Consider: generation of metal in PW is mostly driven by player activity. Metal directly feeds into the slippery slope mechanisms above. Active players are everything the faction has: its economy, its soldiers, and its strategists. Losing the recruitment war is losing the war.
The lesson here is that factions (including their lore) should be engineered to have people capable of leading them and of attracting players. A way to achieve that is to ask players who they want to play with, and who they want to roleplay as.
Factions should have established and legitimate governments before starting the season. This can be achieved by whatever means, but i especially like the "struggle for power" pre-season tests. May the best emperor win in a mini-PW, or run a tournament, or whatever.

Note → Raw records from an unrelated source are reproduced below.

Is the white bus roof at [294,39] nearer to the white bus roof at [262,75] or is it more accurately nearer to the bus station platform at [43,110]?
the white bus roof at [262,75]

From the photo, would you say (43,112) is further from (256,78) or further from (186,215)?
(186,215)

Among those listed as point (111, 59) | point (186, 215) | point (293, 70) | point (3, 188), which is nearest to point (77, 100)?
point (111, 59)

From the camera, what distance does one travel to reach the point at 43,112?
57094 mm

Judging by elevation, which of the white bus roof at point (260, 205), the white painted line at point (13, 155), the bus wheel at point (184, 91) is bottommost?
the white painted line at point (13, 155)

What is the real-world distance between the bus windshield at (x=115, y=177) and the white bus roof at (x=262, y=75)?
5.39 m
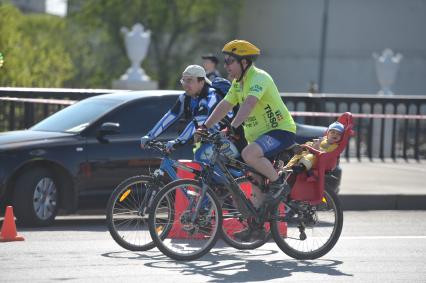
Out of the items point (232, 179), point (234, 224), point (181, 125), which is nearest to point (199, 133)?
point (232, 179)

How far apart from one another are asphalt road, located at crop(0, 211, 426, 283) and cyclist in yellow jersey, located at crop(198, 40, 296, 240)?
0.56 metres

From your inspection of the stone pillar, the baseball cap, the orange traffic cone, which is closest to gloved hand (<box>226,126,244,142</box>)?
the baseball cap

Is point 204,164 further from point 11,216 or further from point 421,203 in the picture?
point 421,203

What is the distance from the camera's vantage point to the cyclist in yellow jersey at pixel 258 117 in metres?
10.1

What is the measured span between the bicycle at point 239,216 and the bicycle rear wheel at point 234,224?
0.14ft

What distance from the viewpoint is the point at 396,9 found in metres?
66.1

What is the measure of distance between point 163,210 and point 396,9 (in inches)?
2263

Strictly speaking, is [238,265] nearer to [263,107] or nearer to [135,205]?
[135,205]

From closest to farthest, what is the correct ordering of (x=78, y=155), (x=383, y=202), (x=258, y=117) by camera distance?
(x=258, y=117), (x=78, y=155), (x=383, y=202)

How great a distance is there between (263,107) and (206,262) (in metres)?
1.36

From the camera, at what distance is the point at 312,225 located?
408 inches

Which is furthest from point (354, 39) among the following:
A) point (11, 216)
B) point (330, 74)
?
point (11, 216)

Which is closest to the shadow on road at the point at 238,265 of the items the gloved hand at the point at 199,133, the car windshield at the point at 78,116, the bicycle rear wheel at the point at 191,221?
the bicycle rear wheel at the point at 191,221

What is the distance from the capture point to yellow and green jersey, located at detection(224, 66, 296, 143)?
10125mm
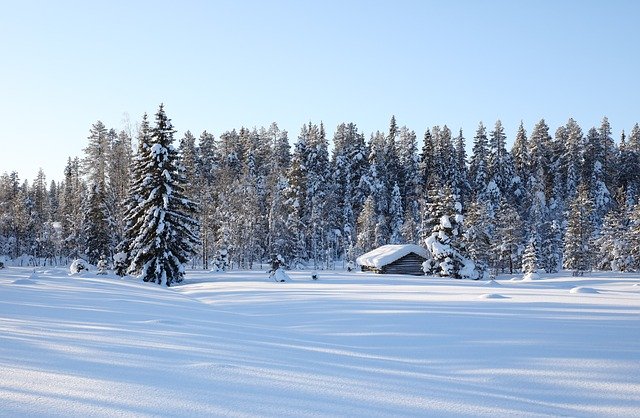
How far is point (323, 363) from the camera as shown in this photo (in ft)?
21.9

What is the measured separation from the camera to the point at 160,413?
4.50m

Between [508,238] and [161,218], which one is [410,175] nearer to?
[508,238]

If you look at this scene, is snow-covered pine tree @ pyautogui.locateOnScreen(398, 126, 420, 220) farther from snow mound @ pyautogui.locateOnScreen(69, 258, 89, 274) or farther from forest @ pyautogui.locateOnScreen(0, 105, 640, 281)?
snow mound @ pyautogui.locateOnScreen(69, 258, 89, 274)

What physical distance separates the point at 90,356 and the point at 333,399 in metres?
3.61

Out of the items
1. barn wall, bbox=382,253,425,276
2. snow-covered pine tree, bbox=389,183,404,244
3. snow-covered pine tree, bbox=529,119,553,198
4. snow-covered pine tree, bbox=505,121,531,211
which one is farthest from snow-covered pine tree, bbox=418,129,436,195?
barn wall, bbox=382,253,425,276

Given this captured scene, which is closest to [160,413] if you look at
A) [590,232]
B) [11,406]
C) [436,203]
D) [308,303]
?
[11,406]

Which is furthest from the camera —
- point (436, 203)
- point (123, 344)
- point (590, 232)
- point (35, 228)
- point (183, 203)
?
point (35, 228)

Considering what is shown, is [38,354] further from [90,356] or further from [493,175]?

This could be different for each factions for flavor. The current vote system is the worst possible method. It can be argued that elections allow the faction leader to be changed mid-season; however i would argue that seasons are now short enough for this to not matter.
Technical ImplementationThis was largely successful! Sure, there were bitrotten bugs all around (structures not being sellable, battles being counted five times, all kinds of names missing from logs, etc). Also a lot of stuff just went untested again (planet buster, galaxy compressor, guerilla jumpgate etc) - some are too expensive, some are suspected to be broken while also less useful than core fabs - for example, the guerilla jumpgate was never seen working to my knowledge at all.
Some "not serious" testing could be done before running proper rounds. The imperial civil war deciding who gets to be the new emperor sounds like a good approach both to create competent leadership and to test infra support.
Ideally, the galaxy map itself could reside in Chobby, and attackable planets highlighted. Barely anyone knew that you could attack planets by going to website and clicking anything within reach. This also allows all kinds of cool animations.